2023/8/15 14:00ごろ,台風7号が兵庫県明石市付近に再上陸した。5:00ごろに和歌山県に上陸後,近畿地方を縦断しつつある。中心付近の気圧は985mPa,移動速度は時速15kmで,勢力があまり衰えないまま日本海に抜けることが予想される。
一方,日本海の海水温も高いことから,日本海に抜けた後,再び発達する可能性があり,その進路が北海道に向かうと予測されている。
現時点で,線状降水帯が鳥取県から岡山県の山沿いにかけて発生しているが,茨城県や岩手県でも海岸近くから山沿いにかけて強い雨雲が連続して発生している。線状ではなく,局地的な大雨が予測される。

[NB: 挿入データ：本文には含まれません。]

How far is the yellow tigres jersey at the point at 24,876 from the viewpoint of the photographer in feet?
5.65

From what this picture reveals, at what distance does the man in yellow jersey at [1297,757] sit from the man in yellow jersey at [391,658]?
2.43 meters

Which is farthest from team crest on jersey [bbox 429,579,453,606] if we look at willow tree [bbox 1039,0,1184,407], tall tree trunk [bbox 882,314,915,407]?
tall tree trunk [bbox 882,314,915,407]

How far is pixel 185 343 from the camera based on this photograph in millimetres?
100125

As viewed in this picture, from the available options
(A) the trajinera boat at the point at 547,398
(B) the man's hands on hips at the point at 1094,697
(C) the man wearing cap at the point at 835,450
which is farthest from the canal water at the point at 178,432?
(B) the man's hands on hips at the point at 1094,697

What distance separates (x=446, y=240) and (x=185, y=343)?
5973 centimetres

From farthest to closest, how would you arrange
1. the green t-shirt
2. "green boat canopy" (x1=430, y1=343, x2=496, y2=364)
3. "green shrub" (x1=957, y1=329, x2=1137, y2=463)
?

これまでの台風だと,強風圏や暴風圏として描かれる円が,台風に伴う風雨に見舞われる範囲だった。台風が接近するにつれだんだんと風が強くなり,暴風圏に入れば雨も風も強く,台風の目に入ればいったん風雨は収まり,またしばらくすると風雨が強くなり,だんだんと風雨が弱くなって「台風一過」の晴天となる,というパターンだった。
ところが,地球温暖化から沸騰化へと進むにつれ,こうした台風らしさがなくなってきた。特に,台風から遠く離れた地域でも強い雨雲が現れるようになった。風の流れ×地形×海水温で線状降水帯を予測できるのではという仮説--ノロノロ台風がもたらした線状降水帯 - jeyseni's diary (hatenablog.com) 2023/8/10 と書いたが,台風を中心としたアウターバンド(放射状の雲の渦)だけでなく,線状降水帯がどこでも起きる可能性のある「影響圏」とも言える円を描くことができるように思えた。
図は,再上陸時の風の流れをベースに「影響圏」の円を描いてみたものである。
台風の中心からやや右寄りに膨らんだ巨大な円を描くことができた。この円の周辺から風の強い流れがあり,主に南の海からの湿った空気が台風に巻き込まれる流れの範囲で,記録的短時間大雨情報になるような集中豪雨が起きる可能性があると推定できる。
日本海に抜けた後,発達すれば,次に範囲に入るのは北海道ではないかと推定される。黒潮に沿って湿った空気が北上し,北海道にぶつかるのではないだろうか。
もちろん,西日本から東日本,東北にかけてのエリアも,影響圏から抜けられないので,風雨が残る可能性があると考えられる。
台風を含めて,低気圧による風雨が広域で影響を及ぼすパターンとして,この「影響園」を風の流れから予測できるのではないかと考える。
【追記】新しい観測衛星が2028年に打ち上げられるそうである(台風対策の切り札となる日本の「降水レーダ衛星(PMM)」とは–2028年度に打ち上げへ (msn.com))。こちらも期待したい。